Pero el asunto no termina ahí. Existe una tercera historia reflejada en esta obra: el propio romance trágico de Rodin. Resulta que existe la posibilidad de que la figura masculina de El Beso fuera el mismo escultor, pero es más seguro que quien hizo de modelo para la figura femenina fuera una mujer a quien ya había retratado en algunas obras anteriores, su compañera creativa y amante, la brillante escultora Camille Claudel. Su relación había comenzado con Camille como aprendiz del artista, pero el talento y la genialidad se sintieron atraídos uno por el otro y el taller de Rodin se convirtió en el hogar de su apasionado romance. Como no podía ser de otra manera, el escultor se encontraba casado con quien había sido su compañera toda la vida, Rose Beuret, por lo que el romance con su joven aprendiz representaba un amor prohibido.
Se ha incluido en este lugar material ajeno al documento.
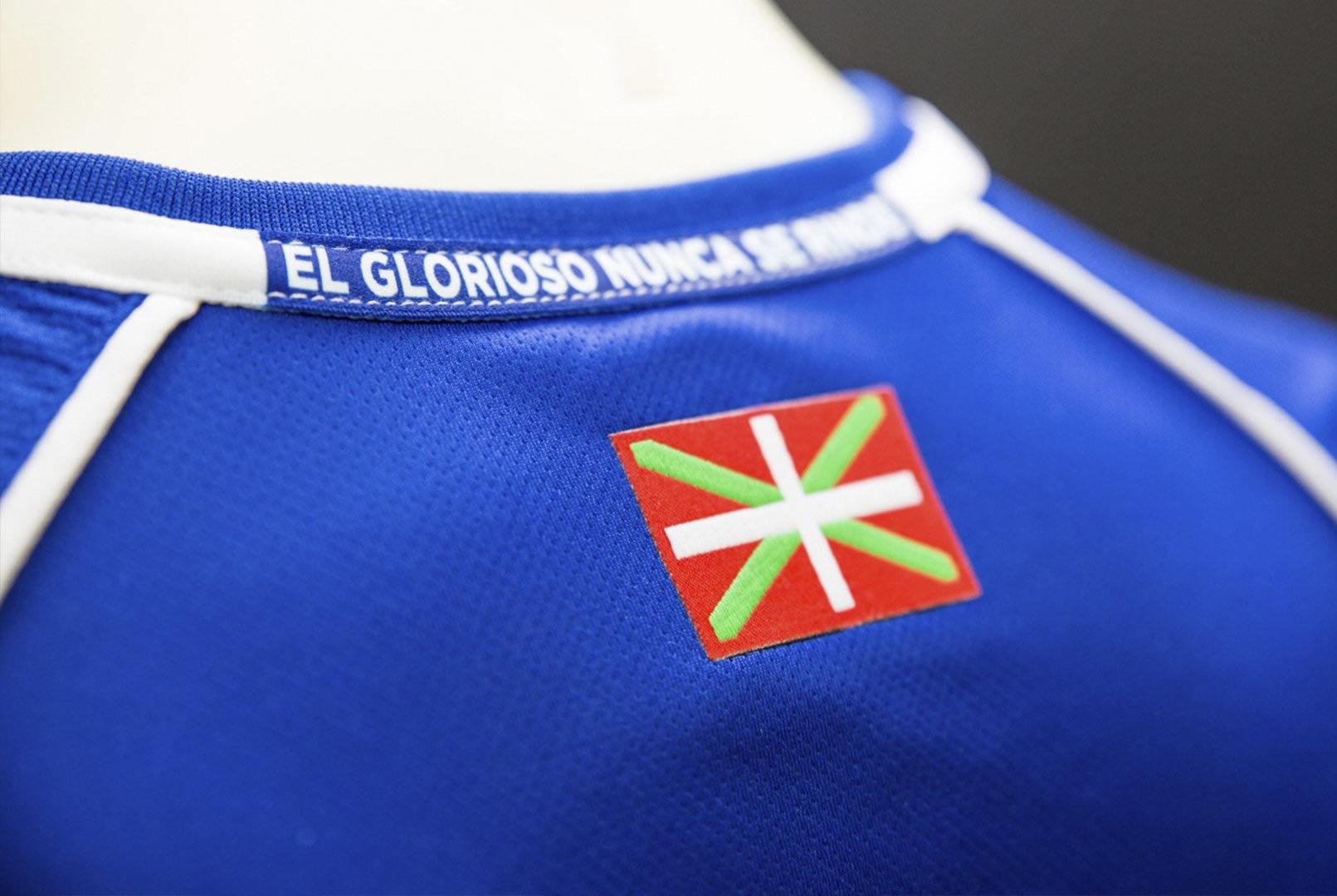 Camiseta titular Kelme del Deportivo Alavés | Imagen Web Oficial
Sin embargo, tras 15 años, su relación se hizo insostenible y se apartaron. Camille, cansada de estar a la sombra de su maestro como artista y no ser más que la amante en su relación personal, partió por su cuenta, mientras Rodin se quedó con su mujer. Desafortunadamente, la ruptura fue el punto de inicio del camino que llevaría a la escultora a la depresión y a la locura, evidenciada, en parte, por la destrucción de su propia obra. Finalmente, Camille Claudel, quien culpaba a su relación con el artista por su destino, fue enviada a una institución psiquiátrica, donde permaneció hasta su fallecimiento en total soledad a los 79 años.
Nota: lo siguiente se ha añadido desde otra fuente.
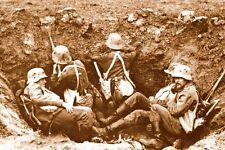 WW1 - Photo - Soldats allemands à l'abri dans un trou d'obus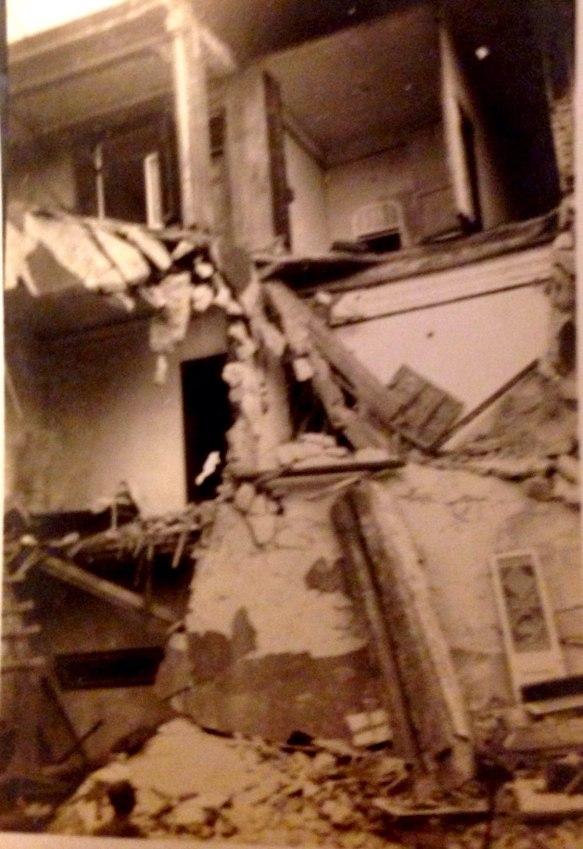 一座小樓被炸塌,只剩斷墻碎磚。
A Camille, cuyo arte es ahora ampliamente admirado, se le da el crédito de haber colaborado con Rodin para la finalización de La Puerta del Infierno. No obstante, algo curioso es que la escultura que el artista había preparado para representar el círculo de la lujuria -en torno a la cual gira todo este artículo- de repente no parecía servir a su propósito. La imagen de los amores prohibidos que en ella se reflejaban era tan bella que Rodin decidió que merecía existir por su cuenta, pues distaba mucho del aire lúgubre que los componentes de La Puerta necesitaban. Así, el escultor preparó otra pieza más adecuada para su encargo, mientras que bautizó a su romántica creación como El Beso, que terminó convirtiéndose en una de sus obras más valoradas.
Es imposible saber si Rodin estaba consciente de que al representar un relato con su obra estuviera contando mucho más que eso. De hecho, considerando que la leyenda original de Tristán e Isolda sirvió como inspiración para muchísimas obras distintas a lo largo del tiempo, la escultura de El Beso representaría más historias aparte de las tres en este artículo retratadas. Sin embargo, esta leyenda, el relato ficcionado por Dante y la experiencia del propio escultor son aquellas más cercanas a la pieza, Rodin lo haya pensado o no. Personalmente, me gustaría creer que, en algún momento, con el cincel en una mano y el martillo en otra, se le cruzó la idea por la mente. Solo pensarlo le brinda un encanto y profundidad extra a una ya de por sí extraordinaria escultura.